The two protocols are complementary, not competitive. MCP equips individual agents. A2A lets those agents work together. One gives your agent arms and eyes. The other lets it join a team.

Three Levels of Deployment Maturity

Not every workflow needs full autonomy. Most production systems today sit somewhere on this spectrum.

LevelDecisionsDescription
AI WorkflowOutput onlyThe model decides what to generate, but the process is fixed.
Router WorkflowOutput + TasksThe model selects tools and routes through predefined paths.
Autonomous AgentOutput + Tasks + ProcessFull control over flow, can modify its own process, and request human input when uncertain.

Level three—true autonomous agents—is still emerging.
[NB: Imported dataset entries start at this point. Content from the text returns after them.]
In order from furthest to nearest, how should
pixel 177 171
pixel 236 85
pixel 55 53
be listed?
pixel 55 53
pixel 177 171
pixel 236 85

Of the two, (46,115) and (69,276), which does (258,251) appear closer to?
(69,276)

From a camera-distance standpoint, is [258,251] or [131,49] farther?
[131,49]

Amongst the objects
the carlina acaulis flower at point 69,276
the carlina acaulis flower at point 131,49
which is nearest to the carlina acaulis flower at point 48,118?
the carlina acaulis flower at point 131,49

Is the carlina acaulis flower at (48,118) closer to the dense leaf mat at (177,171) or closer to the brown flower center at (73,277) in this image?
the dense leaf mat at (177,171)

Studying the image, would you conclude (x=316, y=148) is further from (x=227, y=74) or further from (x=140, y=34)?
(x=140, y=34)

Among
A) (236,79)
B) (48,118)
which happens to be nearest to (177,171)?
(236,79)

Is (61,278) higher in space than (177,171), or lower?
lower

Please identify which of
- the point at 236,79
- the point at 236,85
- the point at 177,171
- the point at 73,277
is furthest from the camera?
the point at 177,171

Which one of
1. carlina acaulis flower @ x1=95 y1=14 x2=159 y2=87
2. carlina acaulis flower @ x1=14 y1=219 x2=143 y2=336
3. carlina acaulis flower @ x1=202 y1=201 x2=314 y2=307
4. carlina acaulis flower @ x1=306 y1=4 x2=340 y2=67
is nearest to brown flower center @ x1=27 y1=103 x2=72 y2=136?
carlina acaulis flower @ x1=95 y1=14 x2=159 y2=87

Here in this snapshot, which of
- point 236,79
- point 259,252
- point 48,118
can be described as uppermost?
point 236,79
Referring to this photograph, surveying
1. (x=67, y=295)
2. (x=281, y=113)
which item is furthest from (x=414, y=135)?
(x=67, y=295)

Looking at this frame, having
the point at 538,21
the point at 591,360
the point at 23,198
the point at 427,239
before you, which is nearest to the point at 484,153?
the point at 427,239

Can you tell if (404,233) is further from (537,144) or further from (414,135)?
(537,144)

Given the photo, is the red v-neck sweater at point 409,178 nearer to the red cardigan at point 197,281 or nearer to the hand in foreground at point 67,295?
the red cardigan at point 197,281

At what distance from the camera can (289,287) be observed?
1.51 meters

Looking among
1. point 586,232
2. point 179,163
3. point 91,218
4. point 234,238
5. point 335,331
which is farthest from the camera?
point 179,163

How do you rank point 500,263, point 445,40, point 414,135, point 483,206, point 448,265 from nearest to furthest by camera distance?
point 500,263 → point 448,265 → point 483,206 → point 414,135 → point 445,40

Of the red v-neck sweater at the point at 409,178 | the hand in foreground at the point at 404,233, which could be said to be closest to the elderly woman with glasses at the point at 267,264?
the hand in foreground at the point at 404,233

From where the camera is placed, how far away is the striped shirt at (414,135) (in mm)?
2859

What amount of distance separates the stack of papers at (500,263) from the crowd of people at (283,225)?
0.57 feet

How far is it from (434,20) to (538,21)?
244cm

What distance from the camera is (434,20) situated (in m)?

Demos like Devin and BabyAGI push the frontier, but they are not yet reliable enough for unsupervised production use. The sweet spot today is Level Two: intelligent routing with robust guardrails and human-in-the-loop checkpoints.

Practical Deployment Today

What does this look like in practice?

Document intelligence pipelines use a meta-agent to coordinate specialized document agents, each handling Q&A and summarization within its own domain.

Customer support systems deploy a router agent that triages incoming tickets, delegates to research agents for knowledge retrieval, hands complex cases to specialized reasoning agents, and summarizes outcomes back to the user.

Software engineering agents orchestrate coding, testing, and review as discrete sub-agents, with reflection loops built into the review stage.

The common thread: specialized agents for specialized tasks, coordinated through shared state, with clear boundaries for when to escalate to humans.

The Bottom Line

Agentic design is not about building the smartest possible single prompt. It is about designing systems that can perceive, plan, remember, act, and learn. The primitives—reflection, tool use, planning, multi-agent coordination—are well understood. The infrastructure—MCP for equipping agents, A2A for connecting them—is standardizing. The frameworks—LangGraph, CrewAI, AutoGen—have reached production stability.

What remains is the hard work of architecture: defining state schemas, drawing decision boundaries, building memory systems that forget strategically, and creating feedback loops that actually teach the system something.

The frameworks will change. The patterns will persist. Invest in flow engineering now.